┌──

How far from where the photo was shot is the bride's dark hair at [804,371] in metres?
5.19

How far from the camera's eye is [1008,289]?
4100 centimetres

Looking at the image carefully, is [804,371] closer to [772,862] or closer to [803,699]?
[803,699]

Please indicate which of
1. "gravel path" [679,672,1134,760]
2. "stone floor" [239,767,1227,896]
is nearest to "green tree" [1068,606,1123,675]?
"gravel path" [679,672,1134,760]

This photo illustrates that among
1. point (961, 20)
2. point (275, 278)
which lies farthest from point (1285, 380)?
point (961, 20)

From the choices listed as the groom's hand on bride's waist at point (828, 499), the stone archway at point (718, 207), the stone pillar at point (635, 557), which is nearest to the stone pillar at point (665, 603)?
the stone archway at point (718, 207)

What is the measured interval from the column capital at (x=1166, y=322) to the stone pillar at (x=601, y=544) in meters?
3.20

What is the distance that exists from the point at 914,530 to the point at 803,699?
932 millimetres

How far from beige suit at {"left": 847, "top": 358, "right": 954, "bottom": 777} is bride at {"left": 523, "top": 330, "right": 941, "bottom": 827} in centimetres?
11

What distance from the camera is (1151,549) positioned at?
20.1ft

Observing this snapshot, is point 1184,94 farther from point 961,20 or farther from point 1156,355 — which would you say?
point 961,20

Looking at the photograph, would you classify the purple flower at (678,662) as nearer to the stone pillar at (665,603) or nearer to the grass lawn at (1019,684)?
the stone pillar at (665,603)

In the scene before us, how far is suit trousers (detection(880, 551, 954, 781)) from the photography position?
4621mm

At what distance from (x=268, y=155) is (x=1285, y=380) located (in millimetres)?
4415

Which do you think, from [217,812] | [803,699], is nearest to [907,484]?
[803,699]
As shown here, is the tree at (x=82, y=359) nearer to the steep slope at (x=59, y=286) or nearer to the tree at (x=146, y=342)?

└──

__Written exercise__
Rewrite the rows from the line with "What is the measured" up to and including the line with "932 millimetres", requests included. In each answer, scale the distance by 2.55 and round it to as many decimal places as the original had, rounding halves up.

__Problem solution__
What is the measured interval from the column capital at (x=1166, y=322) to the stone pillar at (x=601, y=544) in meters?
8.16

What is the distance that exists from the point at 914,530 to the point at 803,699?
2377 millimetres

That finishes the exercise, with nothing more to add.